Records drawn from a dataset:
>>>
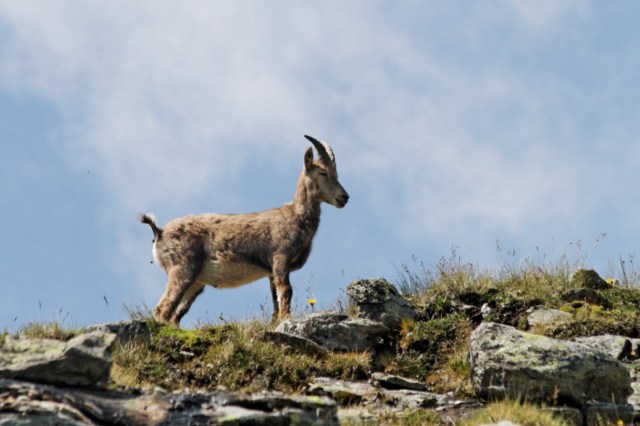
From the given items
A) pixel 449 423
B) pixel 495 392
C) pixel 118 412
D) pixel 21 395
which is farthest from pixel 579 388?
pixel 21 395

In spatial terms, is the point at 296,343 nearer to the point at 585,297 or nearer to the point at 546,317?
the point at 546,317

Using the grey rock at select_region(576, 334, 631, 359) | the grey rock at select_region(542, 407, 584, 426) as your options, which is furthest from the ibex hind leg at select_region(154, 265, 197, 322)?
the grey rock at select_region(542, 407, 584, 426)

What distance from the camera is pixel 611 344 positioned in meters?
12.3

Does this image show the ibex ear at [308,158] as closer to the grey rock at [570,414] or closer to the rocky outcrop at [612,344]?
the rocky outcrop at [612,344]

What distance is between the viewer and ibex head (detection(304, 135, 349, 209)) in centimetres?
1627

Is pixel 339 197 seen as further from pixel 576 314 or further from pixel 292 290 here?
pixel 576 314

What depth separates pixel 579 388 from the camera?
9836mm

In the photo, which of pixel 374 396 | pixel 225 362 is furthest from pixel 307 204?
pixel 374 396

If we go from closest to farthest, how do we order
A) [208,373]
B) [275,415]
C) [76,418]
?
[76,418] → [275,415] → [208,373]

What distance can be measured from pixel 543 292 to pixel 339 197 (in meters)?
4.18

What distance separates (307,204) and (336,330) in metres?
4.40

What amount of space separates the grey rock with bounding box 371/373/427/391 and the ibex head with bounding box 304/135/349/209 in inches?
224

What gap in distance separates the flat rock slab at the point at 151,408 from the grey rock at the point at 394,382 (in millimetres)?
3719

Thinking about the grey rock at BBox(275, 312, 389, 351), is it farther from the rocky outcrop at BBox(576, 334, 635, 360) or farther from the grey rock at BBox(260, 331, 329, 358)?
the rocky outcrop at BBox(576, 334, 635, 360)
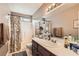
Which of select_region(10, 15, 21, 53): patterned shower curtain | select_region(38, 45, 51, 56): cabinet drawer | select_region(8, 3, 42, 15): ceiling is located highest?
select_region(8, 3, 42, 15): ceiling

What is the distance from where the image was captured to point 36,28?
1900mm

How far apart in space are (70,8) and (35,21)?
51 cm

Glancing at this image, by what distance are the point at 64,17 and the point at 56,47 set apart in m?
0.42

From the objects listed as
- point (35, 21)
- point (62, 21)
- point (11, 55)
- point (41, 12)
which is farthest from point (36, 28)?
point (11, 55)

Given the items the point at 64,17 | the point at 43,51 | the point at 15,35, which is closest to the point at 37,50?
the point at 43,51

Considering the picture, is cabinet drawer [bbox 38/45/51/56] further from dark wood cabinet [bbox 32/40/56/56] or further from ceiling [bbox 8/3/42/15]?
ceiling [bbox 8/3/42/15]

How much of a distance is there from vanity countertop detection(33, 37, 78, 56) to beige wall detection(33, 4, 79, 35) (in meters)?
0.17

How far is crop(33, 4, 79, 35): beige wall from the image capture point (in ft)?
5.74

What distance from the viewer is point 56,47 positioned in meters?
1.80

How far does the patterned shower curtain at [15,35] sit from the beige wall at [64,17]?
<<<
>>>
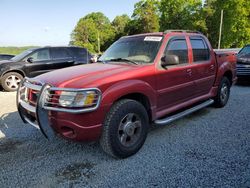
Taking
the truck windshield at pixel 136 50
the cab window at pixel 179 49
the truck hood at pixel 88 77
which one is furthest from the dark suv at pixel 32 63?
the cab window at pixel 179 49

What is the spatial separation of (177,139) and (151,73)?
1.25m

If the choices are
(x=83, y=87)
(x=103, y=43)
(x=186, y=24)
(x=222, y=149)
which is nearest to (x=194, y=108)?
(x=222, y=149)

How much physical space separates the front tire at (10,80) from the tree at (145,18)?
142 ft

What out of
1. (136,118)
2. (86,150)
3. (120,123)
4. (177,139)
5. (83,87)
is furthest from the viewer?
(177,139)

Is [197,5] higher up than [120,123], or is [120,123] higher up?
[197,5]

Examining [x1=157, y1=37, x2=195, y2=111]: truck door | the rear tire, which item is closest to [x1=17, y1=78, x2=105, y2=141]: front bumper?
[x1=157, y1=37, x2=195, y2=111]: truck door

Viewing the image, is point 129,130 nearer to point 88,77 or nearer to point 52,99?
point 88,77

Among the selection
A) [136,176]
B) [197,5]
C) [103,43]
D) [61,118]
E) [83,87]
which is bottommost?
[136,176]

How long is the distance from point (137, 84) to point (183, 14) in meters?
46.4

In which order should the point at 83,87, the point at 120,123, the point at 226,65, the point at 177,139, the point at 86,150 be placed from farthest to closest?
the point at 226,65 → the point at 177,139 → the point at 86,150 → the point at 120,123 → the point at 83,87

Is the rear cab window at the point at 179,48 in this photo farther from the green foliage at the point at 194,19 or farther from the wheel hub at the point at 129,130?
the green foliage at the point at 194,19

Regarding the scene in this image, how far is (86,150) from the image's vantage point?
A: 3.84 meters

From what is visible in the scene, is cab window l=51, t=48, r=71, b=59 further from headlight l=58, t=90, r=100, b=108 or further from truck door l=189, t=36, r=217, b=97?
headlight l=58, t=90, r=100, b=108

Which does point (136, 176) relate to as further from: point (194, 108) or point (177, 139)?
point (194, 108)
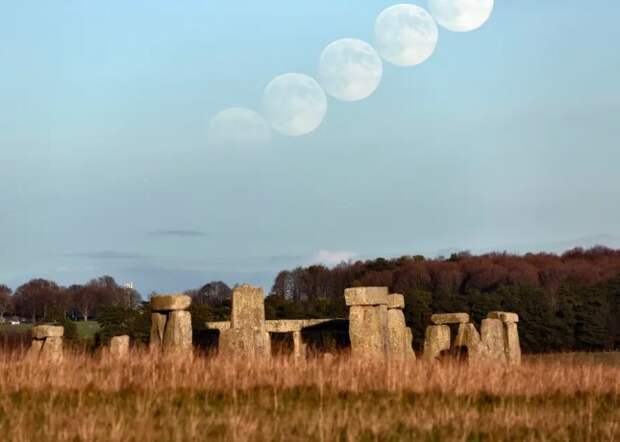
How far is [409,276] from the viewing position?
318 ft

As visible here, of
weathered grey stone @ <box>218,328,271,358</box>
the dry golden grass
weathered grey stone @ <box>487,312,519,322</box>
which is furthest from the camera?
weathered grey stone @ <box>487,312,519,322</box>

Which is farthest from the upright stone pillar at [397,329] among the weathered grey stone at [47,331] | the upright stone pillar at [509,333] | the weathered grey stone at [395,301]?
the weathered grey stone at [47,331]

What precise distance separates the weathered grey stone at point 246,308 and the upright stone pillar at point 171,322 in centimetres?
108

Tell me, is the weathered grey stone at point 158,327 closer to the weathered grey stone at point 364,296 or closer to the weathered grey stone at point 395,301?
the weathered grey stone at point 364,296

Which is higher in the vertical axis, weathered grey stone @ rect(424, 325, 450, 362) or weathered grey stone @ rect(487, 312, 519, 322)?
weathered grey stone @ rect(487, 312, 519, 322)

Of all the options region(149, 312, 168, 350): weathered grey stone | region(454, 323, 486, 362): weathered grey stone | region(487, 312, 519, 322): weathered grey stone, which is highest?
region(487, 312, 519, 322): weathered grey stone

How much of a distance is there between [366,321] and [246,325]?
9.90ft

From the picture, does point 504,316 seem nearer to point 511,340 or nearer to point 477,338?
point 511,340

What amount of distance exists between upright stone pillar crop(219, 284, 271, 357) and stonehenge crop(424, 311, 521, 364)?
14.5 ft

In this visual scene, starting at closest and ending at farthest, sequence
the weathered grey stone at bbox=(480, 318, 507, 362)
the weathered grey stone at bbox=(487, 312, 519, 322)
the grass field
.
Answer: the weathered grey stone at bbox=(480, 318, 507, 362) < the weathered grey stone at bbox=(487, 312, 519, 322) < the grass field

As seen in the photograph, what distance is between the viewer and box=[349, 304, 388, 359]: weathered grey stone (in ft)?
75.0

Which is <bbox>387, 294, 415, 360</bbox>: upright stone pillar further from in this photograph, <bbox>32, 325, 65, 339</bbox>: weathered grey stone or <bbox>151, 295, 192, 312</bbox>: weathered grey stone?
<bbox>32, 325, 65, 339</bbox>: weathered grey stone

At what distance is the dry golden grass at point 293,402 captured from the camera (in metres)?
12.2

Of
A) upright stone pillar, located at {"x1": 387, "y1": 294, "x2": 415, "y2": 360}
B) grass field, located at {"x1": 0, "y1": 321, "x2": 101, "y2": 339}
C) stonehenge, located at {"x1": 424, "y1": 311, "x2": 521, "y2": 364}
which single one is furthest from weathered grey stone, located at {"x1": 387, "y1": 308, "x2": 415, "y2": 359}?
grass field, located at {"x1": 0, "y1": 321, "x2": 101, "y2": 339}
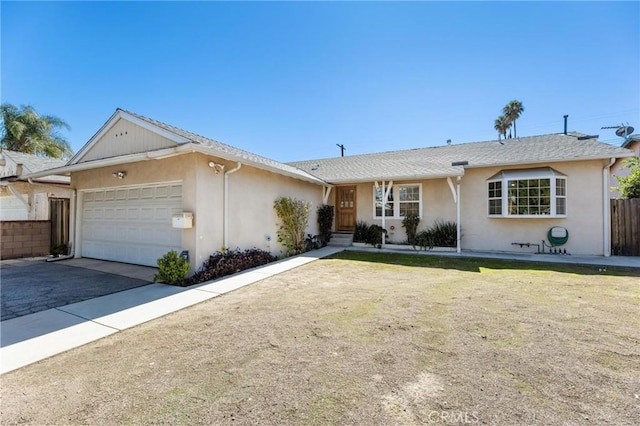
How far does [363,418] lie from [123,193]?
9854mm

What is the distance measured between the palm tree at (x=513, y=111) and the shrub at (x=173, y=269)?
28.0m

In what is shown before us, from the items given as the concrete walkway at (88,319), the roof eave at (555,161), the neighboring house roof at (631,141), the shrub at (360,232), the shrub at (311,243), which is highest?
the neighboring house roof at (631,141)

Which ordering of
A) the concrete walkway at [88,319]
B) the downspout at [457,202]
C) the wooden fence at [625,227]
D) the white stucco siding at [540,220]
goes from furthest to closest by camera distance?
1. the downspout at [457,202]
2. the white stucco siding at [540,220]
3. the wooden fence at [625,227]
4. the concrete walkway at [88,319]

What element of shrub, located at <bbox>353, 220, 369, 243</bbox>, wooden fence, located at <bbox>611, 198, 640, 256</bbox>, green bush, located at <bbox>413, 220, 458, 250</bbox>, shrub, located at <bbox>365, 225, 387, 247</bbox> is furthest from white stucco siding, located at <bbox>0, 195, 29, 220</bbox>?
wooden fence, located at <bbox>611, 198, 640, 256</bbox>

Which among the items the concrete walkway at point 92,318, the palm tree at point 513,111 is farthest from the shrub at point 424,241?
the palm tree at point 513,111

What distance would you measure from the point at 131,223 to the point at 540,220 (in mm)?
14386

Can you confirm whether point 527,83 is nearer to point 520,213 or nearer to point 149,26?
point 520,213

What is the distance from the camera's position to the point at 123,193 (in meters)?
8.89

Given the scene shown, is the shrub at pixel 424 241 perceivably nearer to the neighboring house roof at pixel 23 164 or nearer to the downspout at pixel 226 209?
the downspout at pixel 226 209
<<<
Problem statement: Tally the lines of the records above that contain the string "downspout", and reply with that number alone.

Final result: 4